The famous one: Schubert’s composition for piano four hands, his Marche militaire Op. 51 No. 1 (later re-arranged for various combinations of instruments, up to a full symphony orchestra). Which was posted today by the Classical PIANO Geniuses (their spelling) group: in a wonderful warm performance by Daniel Barenboim & Lang Lang, along with three other performances, of which one — by Salim & Sivan (with the Israeli Symphony Orchestra sitting behind them, and a symphony audience in front of them, so it was part of a larger program) is brilliant, great fun; and the video is worth watching just to see Salim’s body language and facial expressions.

You can watch B & LL on YouTube here.

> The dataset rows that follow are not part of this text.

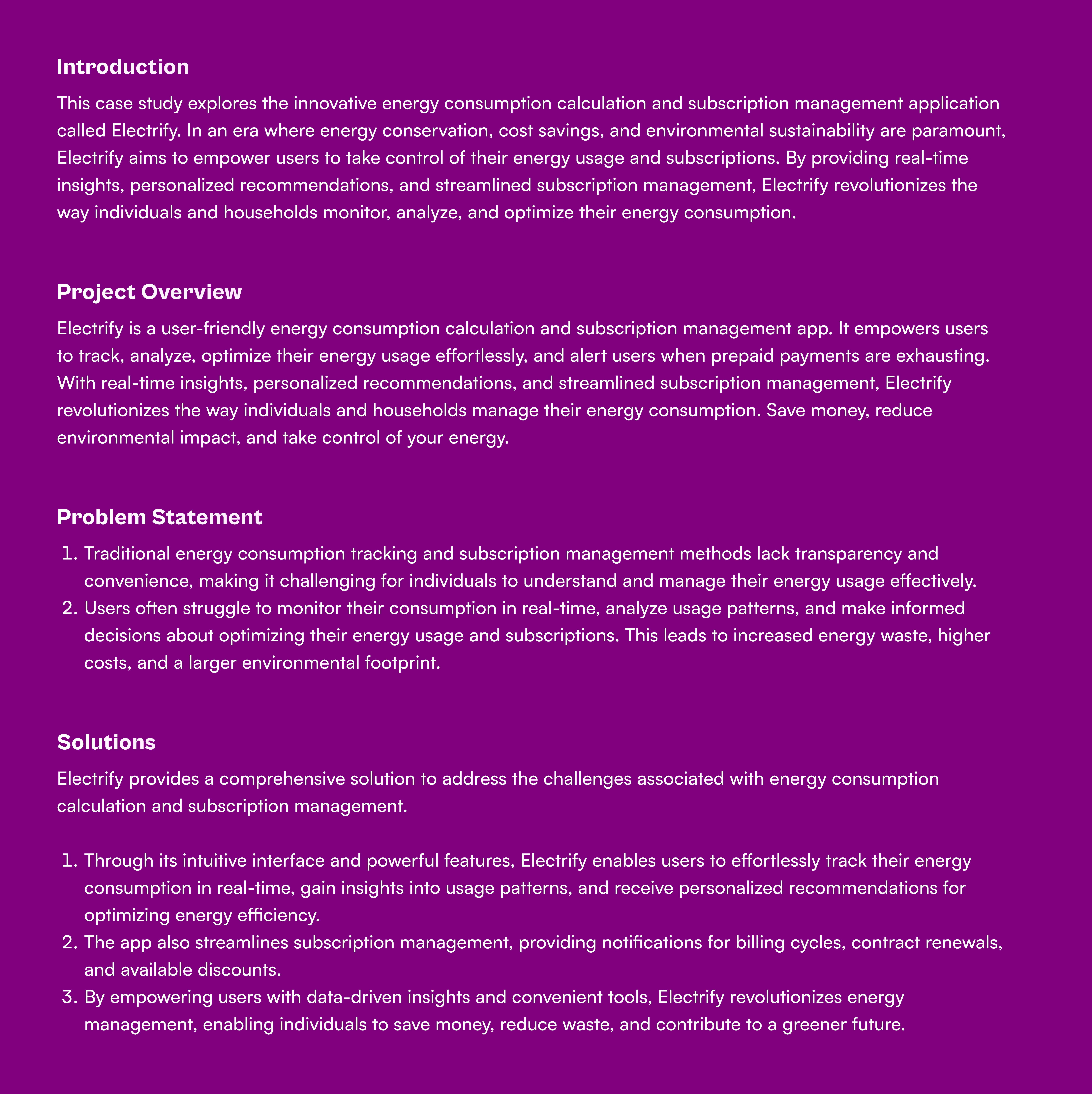 Introduction

This case study explores the innovative energy consumption calculation and subscription management application called Electrify. In an era where energy conservation, cost savings, and environmental sustainability are paramount, Electrify aims to empower users to take control of their energy usage and subscriptions. By providing real-time insights, personalized recommendations, and streamlined subscription management, Electrify revolutionizes the way individuals and households monitor, analyze, and optimize their energy consumption.

Project Overview

Electrify is a user-friendly energy consumption calculation and subscription management app. It empowers users to track, analyze, optimize their energy usage effortlessly, and alert users when prepaid payments are exhausting. With real-time insights, personalized recommendations, and streamlined subscription management, Electrify revolutionizes the way individuals and households manage their energy consumption. Save money, reduce environmental impact, and take control of your energy.

Problem Statement

1. Traditional energy consumption tracking and subscription management methods lack transparency and convenience, making it challenging for individuals to understand and manage their energy usage effectively.
2. Users often struggle to monitor their consumption in real-time, analyze usage patterns, and make informed decisions about optimizing their energy usage and subscriptions. This leads to increased energy waste, higher costs, and a larger environmental footprint.

Solutions

Electrify provides a comprehensive solution to address the challenges associated with energy consumption calculation and subscription management.

1. Through its intuitive interface and powerful features, Electrify enables users to effortlessly track their energy consumption in real-time, gain insights into usage patterns, and receive personalized recommendations for optimizing energy efficiency.
2. The app also streamlines subscription management, providing notifications for billing cycles, contract renewals, and available discounts.
3. By empowering users with data-driven insights and convenient tools, Electrify revolutionizes energy management, enabling individuals to save money, reduce waste, and contribute to a greener future.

And S & S on YouTube here.

(A bit more on Salim & Silver below.)

I had in fact intended to write about this four-hand piano piece before; I’ve never played it, but it’s a great favorite of mine, a masterpiece of joy.

What I was not prepared for was what happened a few bars into the B & LL performance: I began to weep with some mixture of sadness and joy, and when S & S began, I had tears running down my face.

Then it occurred to me that my joints were singing with pain, which I’d put down to the sudden ferocious heat of the day (in the low 90sF). But then I checked Weather Underground, and the air pressure had just nosedived. So the pain and the depression were barometric. And my plans for the day were toast.